* _PETIKAN TEKS_:
______
Mahfud MD Sebut RI Dapat Pulau Baru 2.000 kali Luas Sipadan-Ligitan, Ini Datanya
loading...
A
A
A
JAKARTA - Menteri Koordinator Bidang Politik Hukum dan Keamanan (Menko Polhukam) Mahfud MD mengatakan pada 2017, Indonesia mendapatkan tambahan pulau baru di Aceh Barat yang luasnya 2.000 kali Pulau Sipadan-Ligitan yang lepas dari Indonesia.
Sayangnya, menurutnya, orang tidak pernah menyebut atau memberikan pujian atas pengakuan Perserikatan Bangsa-Bangsa (PBB) terhadap adanya pulau baru tersebut. Berbeda ketika dua pulau yakni Sipadan-Ligitan lepas dari Indonesia, publik bersuara keras dan menganggap pemerintah gagal dalam menjaga aset dan teritorial Indonesia. (Baca juga: Sipadan-Ligitan Lepas, Mahfud MD Sebut Indonesia Dapat Pulau Baru di Dekat Aceh)
Mahfud tidak menyebut secara rinci tambahan pulau yang dimaksud. Namun berdasarkan data dari Kementerian Kelautan dan Perikanan (KKP), pada 2017 lalu, Indonesia secara resmi melaporkan 2.590 pulau bernama ke PBB sehingga pulau bernama di Indonesia bertambah menjadi 16.056 pulau. (Baca juga: Pulau Komodo Akan Jadi Kelas Premium, Luhut: Mau ke Sana Harus Bayar Mahal)
______
* _DATA YANG DIBERIKAN_:

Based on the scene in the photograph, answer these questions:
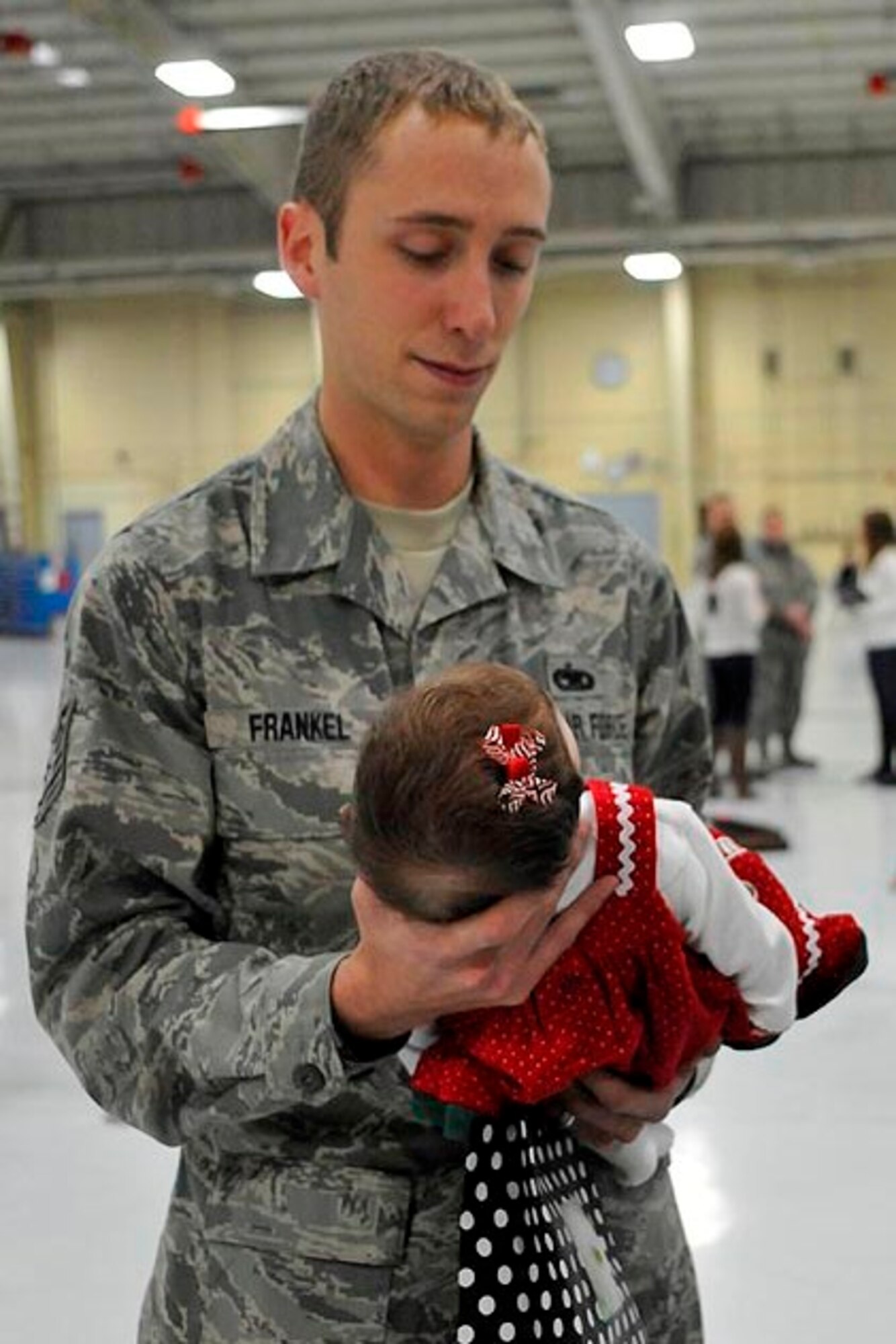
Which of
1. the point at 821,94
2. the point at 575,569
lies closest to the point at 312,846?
______
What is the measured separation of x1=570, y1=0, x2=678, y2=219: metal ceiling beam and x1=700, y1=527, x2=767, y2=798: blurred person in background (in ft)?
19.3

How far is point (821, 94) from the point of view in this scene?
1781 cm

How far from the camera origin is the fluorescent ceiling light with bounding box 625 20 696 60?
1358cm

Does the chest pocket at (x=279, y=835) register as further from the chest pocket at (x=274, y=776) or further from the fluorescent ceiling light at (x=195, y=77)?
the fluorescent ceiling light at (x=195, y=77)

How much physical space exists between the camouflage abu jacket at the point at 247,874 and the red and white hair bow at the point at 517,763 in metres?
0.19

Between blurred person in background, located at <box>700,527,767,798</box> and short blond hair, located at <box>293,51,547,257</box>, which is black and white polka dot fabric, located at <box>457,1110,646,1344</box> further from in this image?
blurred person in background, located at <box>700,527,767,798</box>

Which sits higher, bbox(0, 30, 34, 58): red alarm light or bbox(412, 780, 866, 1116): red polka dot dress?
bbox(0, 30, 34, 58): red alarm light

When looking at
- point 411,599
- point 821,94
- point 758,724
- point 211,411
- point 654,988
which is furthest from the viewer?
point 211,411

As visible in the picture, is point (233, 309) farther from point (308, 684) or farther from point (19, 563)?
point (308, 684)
______
* _URAIAN TUGAS_:
Tuliskan lanjutan berita tentang pernyataan Mahfud MD mengenai pulau baru Indonesia, dimulai setelah kalimat terakhir yang tertera.

* _CONTOH PENYELESAIAN_:
Dikutip dari website resmi kkp.go.id, Rabu (16/12/2020), pada 2017 lalu, KKP bersama Delegasi RI yang diketuai Kepala Badan Informasi Geospasial (BIG) menghadiri 30th Session of the The United Nations Group of Experts on Geographical Names (UNGEGN) dan 11th Session United Nations Conference on the Standardization of Geographical Names (UNCSGN) yang berlangsung pada 7-18 Agustus 2017 di New York, Amerika Serikat. UNGEGN melalui 24 divisi geografis/linguistik dan kelompok kerja menangani masalah pelatihan, digital file data dan gazetteers, sistem romanisasi, nama negara, terminologi, publisitas dan pendanaan, serta pedoman toponimi.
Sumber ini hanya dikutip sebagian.